- [PASSAGE PROVIDED]
══════════════════════════════

# Fresh installation 9.1 issue



## hrsahu (Jan 24, 2013)

Hi All,
I am facing a strange issue. I had a previous 8.2RELASE installation. As 8.2 is EOL, I have been suggested to upgrade from 8.2 to 9.1. There was few issues after up gradation. I installed a fresh 9.1 release from a CD and installation went successful. After boot up  I got this error -


```
File system had an unexpected inconsistency.
> ufs : /dev/ada0s1d (/var)
unknown error ; ! Help
Error - Aborting Boot

Going to single user mode.

#fsck 
can't find file system superblock
ioctl(GCINFO): inappropriate ioctl for device
fsck-ufs: /dev/ada0s1d can't read disk label
```
Please help me to to over come this installation issue.

Regards


----------



## wblock@ (Jan 24, 2013)

This was mentioned a couple of times on one of the mailing lists in the last few days.  Cause unknown still.

Be specific when trying the fsck(8):
`# fsck -tufs -y`

After that completes, I suggest rebooting into single user mode again and disabling SUJ:

```
# tunefs -j disable /dev/ada0s1a
# tunefs -j disable /dev/ada0s1d
# tunefs -j disable /dev/ada0s1e
# tunefs -j disable /dev/ada0s1f
```

I don't know that SUJ is the problem, it's just a hunch.


----------

══════════════════════════════

Stored data
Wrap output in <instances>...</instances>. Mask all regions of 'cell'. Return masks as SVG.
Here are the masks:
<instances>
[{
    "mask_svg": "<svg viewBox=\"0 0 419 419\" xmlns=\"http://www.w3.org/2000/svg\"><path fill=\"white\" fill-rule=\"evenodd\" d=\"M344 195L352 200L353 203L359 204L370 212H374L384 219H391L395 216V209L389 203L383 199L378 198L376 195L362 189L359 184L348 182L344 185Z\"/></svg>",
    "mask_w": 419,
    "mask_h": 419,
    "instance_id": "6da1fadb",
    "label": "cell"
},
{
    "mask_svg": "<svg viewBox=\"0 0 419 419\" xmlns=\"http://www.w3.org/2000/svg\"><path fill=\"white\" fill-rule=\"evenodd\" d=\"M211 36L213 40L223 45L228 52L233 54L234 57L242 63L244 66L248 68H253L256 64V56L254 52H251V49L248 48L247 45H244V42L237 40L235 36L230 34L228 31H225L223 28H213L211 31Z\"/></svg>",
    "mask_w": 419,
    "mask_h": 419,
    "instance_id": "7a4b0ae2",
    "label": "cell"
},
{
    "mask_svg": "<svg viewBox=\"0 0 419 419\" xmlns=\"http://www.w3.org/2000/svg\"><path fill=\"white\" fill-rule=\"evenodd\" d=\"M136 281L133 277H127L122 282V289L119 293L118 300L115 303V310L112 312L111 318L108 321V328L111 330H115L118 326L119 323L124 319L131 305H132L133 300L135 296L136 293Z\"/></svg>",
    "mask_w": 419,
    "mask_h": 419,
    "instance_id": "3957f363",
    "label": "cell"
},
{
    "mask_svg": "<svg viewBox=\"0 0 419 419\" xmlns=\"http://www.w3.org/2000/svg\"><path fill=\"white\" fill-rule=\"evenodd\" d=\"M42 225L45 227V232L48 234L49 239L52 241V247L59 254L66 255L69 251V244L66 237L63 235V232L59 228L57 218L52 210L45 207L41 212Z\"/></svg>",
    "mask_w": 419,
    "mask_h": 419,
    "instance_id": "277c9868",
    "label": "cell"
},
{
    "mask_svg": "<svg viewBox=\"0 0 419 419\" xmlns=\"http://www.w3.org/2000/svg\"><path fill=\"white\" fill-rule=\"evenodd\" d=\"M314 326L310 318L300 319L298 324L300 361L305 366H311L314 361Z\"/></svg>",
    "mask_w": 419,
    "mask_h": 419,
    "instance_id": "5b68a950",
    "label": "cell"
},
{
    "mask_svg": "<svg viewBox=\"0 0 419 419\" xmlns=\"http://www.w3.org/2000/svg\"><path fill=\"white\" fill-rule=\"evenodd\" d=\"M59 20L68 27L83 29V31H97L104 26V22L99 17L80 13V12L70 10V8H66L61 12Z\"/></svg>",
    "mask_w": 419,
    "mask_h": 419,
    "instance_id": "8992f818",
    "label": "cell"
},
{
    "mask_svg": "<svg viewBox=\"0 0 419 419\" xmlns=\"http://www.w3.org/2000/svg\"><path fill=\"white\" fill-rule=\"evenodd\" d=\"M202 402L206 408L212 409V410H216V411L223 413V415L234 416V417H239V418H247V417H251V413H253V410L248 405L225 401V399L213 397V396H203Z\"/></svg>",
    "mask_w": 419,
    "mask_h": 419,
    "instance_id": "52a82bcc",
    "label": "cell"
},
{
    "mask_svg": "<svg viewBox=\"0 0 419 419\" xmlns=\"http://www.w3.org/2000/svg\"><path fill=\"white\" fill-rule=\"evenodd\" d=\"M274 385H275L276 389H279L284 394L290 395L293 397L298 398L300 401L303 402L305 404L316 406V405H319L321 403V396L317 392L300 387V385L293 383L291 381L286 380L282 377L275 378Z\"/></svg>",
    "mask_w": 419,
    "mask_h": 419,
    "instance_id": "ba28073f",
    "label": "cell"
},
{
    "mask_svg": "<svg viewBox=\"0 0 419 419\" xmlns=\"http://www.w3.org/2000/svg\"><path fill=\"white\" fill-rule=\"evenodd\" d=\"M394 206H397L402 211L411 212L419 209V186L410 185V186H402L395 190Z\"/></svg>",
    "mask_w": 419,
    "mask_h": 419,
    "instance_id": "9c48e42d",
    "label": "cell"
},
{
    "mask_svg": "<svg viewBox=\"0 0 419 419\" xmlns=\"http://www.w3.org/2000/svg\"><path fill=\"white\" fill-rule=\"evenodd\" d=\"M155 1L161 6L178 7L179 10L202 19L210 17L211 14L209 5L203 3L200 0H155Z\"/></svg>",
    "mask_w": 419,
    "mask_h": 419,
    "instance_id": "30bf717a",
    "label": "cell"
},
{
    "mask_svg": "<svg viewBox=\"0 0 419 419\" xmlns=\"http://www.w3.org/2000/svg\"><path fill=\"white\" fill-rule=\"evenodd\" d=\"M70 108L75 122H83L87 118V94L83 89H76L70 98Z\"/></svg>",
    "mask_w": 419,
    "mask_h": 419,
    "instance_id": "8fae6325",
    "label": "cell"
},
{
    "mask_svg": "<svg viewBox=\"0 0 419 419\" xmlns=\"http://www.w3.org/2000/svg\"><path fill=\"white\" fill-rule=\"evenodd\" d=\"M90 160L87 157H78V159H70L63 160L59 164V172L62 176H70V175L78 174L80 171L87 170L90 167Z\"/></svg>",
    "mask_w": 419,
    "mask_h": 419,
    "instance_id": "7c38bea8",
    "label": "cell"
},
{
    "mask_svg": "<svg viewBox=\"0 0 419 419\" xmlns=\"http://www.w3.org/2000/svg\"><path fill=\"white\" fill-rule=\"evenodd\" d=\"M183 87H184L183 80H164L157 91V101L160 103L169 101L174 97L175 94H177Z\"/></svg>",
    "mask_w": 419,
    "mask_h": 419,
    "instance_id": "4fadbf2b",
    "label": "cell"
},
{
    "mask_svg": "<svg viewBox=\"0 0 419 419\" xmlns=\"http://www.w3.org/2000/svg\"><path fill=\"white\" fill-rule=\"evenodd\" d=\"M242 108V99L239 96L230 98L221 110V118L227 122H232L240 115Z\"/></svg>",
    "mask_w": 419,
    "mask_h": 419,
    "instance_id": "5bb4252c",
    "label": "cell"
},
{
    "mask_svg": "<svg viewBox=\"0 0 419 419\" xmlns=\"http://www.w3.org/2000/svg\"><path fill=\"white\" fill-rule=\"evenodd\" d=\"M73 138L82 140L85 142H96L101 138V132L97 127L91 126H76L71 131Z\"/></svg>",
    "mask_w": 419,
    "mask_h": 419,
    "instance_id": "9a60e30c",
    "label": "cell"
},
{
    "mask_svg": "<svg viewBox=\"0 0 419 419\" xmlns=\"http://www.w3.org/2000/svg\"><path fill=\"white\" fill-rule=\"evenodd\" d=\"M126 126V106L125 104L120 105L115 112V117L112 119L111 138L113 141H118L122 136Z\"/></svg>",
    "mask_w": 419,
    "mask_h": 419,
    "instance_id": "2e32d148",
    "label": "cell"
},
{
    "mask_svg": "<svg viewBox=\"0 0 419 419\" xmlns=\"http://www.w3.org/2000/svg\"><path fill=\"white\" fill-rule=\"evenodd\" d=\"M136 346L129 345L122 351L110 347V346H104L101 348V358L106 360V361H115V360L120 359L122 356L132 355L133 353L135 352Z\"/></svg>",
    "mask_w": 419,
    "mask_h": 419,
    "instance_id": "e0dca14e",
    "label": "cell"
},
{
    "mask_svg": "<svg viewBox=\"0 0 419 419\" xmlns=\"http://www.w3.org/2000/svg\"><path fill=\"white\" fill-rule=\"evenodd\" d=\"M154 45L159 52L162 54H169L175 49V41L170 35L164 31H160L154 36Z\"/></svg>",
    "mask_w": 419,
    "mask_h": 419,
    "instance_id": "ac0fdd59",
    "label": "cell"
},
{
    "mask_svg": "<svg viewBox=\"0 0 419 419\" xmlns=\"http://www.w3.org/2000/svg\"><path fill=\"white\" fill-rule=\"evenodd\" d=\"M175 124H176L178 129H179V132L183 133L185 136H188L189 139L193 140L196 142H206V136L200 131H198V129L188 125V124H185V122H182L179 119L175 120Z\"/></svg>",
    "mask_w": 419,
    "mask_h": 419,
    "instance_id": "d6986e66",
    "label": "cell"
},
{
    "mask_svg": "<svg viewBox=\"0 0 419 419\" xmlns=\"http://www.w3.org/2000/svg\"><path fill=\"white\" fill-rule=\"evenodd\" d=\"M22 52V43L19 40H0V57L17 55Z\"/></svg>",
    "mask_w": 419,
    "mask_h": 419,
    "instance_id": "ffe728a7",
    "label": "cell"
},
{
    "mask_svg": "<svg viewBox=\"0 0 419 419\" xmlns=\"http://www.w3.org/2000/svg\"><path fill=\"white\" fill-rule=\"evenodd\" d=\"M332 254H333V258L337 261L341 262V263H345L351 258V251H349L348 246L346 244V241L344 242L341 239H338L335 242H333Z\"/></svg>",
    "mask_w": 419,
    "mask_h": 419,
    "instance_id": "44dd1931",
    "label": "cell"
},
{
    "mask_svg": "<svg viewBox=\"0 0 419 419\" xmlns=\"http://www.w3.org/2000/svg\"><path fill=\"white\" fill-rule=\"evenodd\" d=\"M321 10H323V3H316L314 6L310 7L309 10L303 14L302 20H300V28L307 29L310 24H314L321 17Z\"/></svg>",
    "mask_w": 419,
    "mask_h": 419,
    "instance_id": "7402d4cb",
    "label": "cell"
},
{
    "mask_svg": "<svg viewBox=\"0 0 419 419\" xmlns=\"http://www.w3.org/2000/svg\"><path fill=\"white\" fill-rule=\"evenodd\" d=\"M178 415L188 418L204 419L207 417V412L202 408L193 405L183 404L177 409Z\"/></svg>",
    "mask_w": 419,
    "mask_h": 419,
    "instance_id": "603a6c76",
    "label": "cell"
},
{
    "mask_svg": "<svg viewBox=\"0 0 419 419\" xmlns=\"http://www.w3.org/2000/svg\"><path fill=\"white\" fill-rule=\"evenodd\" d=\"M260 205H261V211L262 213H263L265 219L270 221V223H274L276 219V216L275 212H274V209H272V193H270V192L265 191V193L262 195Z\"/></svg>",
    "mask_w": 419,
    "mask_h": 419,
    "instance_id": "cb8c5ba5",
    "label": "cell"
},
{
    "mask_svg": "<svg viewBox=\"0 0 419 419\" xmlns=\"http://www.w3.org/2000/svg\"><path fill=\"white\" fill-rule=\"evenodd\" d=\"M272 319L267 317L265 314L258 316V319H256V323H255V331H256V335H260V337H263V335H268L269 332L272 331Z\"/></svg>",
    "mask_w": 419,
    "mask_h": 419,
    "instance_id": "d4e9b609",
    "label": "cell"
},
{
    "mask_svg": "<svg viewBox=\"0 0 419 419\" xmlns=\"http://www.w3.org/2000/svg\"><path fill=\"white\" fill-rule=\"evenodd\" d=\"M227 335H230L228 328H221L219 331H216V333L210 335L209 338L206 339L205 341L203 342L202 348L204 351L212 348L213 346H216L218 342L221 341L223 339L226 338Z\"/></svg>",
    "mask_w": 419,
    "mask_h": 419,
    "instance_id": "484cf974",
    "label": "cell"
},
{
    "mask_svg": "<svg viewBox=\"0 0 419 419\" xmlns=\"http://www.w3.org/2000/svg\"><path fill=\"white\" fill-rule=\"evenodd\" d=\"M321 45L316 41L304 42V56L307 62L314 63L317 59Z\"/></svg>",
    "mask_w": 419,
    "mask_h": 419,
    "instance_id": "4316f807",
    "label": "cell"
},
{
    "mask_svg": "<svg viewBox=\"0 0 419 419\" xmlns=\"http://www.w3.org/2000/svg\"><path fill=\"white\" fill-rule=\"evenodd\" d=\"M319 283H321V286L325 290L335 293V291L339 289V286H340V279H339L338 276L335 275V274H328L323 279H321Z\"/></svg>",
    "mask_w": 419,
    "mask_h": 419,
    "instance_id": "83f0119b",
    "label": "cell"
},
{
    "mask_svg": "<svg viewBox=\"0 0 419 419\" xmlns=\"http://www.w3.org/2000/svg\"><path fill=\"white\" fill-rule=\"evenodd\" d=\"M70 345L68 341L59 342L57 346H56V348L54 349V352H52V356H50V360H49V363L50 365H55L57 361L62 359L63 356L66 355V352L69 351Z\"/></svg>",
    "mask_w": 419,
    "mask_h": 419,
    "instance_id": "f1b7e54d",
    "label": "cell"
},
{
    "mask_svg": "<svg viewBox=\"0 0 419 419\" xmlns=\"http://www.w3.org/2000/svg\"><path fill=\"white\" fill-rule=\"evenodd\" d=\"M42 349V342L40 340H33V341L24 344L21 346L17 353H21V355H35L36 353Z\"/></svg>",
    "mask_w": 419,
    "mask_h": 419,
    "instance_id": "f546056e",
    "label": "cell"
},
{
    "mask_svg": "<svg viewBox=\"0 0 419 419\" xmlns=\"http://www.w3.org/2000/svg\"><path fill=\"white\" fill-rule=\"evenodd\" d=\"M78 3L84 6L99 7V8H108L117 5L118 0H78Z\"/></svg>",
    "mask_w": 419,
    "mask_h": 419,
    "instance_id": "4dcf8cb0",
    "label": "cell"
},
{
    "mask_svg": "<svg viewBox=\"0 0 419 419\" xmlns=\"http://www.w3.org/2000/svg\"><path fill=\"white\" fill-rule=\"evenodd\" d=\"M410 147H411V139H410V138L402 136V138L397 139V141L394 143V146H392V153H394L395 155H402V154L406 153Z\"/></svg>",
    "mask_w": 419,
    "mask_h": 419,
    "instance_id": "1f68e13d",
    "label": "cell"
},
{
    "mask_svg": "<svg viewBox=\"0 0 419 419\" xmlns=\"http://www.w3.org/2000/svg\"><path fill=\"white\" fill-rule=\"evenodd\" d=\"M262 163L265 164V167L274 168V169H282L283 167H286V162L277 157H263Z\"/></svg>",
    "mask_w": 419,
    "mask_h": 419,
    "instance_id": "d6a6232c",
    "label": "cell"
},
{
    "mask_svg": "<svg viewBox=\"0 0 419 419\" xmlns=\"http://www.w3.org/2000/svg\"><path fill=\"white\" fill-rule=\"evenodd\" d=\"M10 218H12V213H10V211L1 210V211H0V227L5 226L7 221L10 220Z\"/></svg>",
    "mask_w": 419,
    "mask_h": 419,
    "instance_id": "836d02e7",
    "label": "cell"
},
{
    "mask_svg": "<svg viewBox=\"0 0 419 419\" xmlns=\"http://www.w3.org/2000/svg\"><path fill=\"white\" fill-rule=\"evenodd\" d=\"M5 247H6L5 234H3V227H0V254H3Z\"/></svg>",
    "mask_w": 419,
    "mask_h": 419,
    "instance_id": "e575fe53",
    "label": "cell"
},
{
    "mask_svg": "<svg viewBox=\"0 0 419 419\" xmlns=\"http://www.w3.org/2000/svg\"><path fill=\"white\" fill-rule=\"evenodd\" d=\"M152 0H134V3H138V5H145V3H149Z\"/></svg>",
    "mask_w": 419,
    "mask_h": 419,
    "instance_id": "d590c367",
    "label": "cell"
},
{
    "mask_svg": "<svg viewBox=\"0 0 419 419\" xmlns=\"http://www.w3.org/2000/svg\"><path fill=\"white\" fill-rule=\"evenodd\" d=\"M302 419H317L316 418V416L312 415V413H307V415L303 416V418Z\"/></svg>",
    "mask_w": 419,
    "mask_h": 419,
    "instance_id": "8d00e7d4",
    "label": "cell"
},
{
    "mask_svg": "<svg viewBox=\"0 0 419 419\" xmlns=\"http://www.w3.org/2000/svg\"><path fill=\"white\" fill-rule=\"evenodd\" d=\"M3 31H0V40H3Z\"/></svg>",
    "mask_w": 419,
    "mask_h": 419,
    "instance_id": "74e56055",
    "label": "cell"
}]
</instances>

══════════════════════════════

- [LIST OF TASKS]
**A)** List every distinct device path that appears in the installation thread.
**B)** Retype the portion of the installation thread starting with "Be specific when" and going on through "just a hunch.".
**C)** According to the installation thread, why was the poster moving from 8.2 to 9.1?
The stored data are separate from the installation thread.

- [SOLUTION SET]
**A)** /dev/ada0s1d, /dev/ada0s1a, /dev/ada0s1e, /dev/ada0s1f

**B)**
Be specific when trying the fsck(8):
`# fsck -tufs -y`

After that completes, I suggest rebooting into single user mode again and disabling SUJ:

```
# tunefs -j disable /dev/ada0s1a
# tunefs -j disable /dev/ada0s1d
# tunefs -j disable /dev/ada0s1e
# tunefs -j disable /dev/ada0s1f
```

I don't know that SUJ is the problem, it's just a hunch.

**C)** Release 8.2 had reached end of life (EOL), so the poster had been advised to upgrade from 8.2 to 9.1.